During his lifetime Avicenna was widely known as a physician and scientist. But his work in philosophy was equally brilliant, and exerted considerable influence on both Muslim and Christian scholars for centuries to come. Avicenna presented a well-developed system, the first of its kind in Islam, describing God, man and the universe, and the ways in which they are related.
One of the ideas Avicenna advanced is that God is the only necessary Being, the only Being who exists without a cause. Created beings have a beginning in time; their existence can be traced to a cause. Gods existence, however, is eternal and outside of time; it is part of His very nature to exist. He had no beginning and will have no end.

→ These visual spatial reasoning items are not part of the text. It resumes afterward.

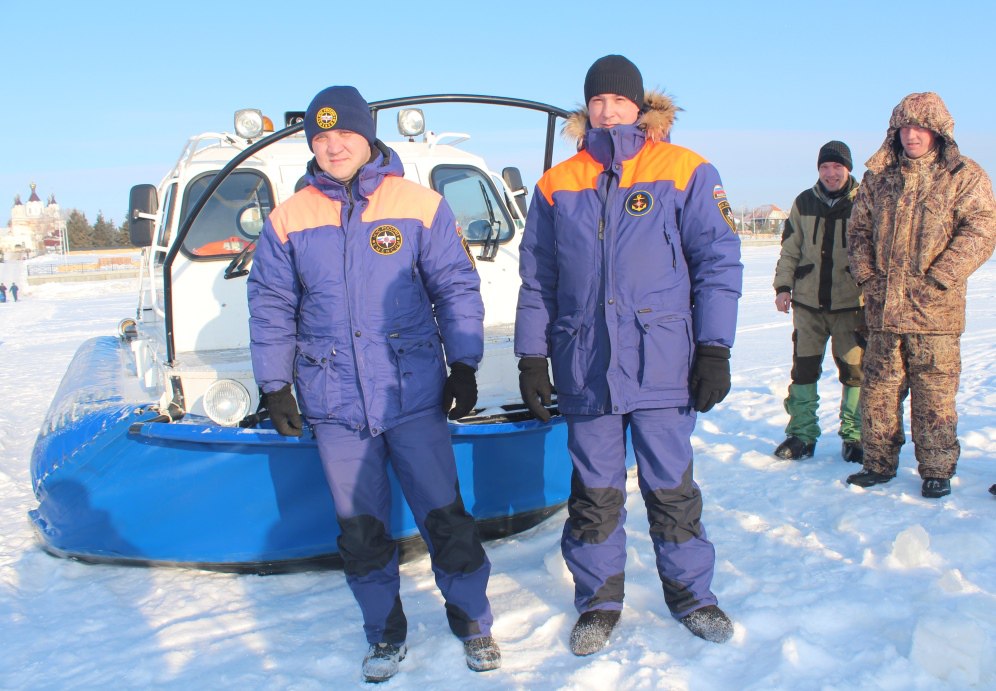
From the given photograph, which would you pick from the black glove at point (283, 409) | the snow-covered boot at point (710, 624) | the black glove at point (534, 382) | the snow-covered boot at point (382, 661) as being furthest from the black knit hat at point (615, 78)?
the snow-covered boot at point (382, 661)

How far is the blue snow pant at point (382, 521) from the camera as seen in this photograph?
2.61m

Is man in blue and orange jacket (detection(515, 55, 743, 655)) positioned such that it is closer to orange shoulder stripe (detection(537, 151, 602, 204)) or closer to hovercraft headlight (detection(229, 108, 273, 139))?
orange shoulder stripe (detection(537, 151, 602, 204))

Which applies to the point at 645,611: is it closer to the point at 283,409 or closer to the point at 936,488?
the point at 283,409

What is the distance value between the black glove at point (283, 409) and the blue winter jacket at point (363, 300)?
0.09ft

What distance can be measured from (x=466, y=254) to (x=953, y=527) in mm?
2220

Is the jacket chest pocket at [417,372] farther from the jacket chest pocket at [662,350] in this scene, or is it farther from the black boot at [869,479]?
the black boot at [869,479]

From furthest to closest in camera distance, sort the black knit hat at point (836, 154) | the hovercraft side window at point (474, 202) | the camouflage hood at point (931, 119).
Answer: the hovercraft side window at point (474, 202), the black knit hat at point (836, 154), the camouflage hood at point (931, 119)

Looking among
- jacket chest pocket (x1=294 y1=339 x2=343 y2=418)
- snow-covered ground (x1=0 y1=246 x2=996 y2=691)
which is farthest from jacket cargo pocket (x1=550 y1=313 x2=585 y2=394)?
snow-covered ground (x1=0 y1=246 x2=996 y2=691)

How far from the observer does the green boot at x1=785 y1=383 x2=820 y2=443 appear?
433 centimetres

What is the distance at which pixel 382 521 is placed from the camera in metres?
2.67

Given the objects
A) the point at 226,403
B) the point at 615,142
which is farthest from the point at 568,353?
the point at 226,403

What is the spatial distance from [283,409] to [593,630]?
1.24m

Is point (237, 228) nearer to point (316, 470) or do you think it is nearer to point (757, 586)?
point (316, 470)

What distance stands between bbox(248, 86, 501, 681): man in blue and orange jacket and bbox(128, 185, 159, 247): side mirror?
211 centimetres
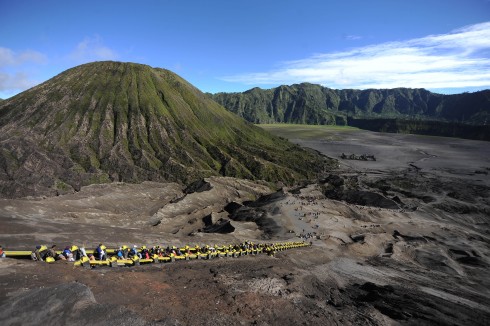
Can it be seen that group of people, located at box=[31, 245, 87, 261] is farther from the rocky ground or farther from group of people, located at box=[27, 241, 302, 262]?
the rocky ground

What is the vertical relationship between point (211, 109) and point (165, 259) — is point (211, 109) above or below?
above

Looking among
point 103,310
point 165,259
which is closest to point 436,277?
point 165,259

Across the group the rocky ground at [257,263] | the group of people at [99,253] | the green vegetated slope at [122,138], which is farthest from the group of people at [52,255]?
the green vegetated slope at [122,138]

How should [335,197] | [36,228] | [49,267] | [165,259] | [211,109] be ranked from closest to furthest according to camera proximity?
[49,267] < [165,259] < [36,228] < [335,197] < [211,109]

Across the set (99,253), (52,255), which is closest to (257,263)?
(99,253)

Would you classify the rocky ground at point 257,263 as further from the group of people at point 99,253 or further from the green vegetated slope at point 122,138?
the green vegetated slope at point 122,138

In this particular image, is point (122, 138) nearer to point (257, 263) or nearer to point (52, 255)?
point (257, 263)

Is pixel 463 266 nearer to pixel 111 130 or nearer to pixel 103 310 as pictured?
pixel 103 310
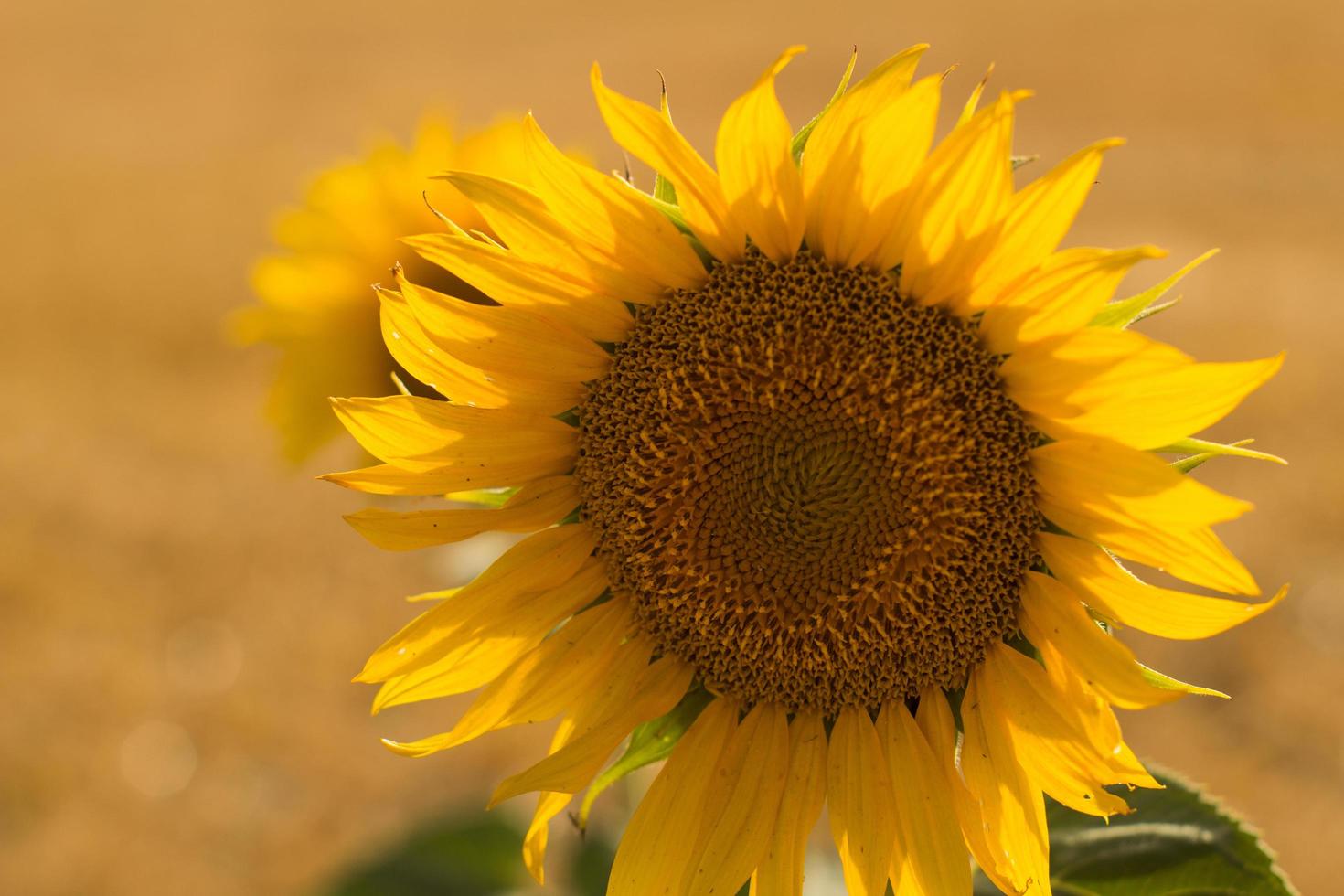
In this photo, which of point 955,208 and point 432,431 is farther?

This idea was used and developed in the thirteenth century by St. Thomas Aquinas, the greatest of the medieval Christian scholastics. Though he frequently quoted Avicenna in order to criticize him, Thomas held the Muslim philosopher in high regard, and he used much of Avicennas philosophy in formulating his own.
After a lifetime of intense scholarship, Avicenna died in Hamadhan in 1037. In the centuries since his death, his work has been honored, criticized, discussed and debated by Christians and Muslims, by theologians, philosophers and physicians. His wisdom was a bridge between East and West, and he holds a permanent place among the greatest minds in history.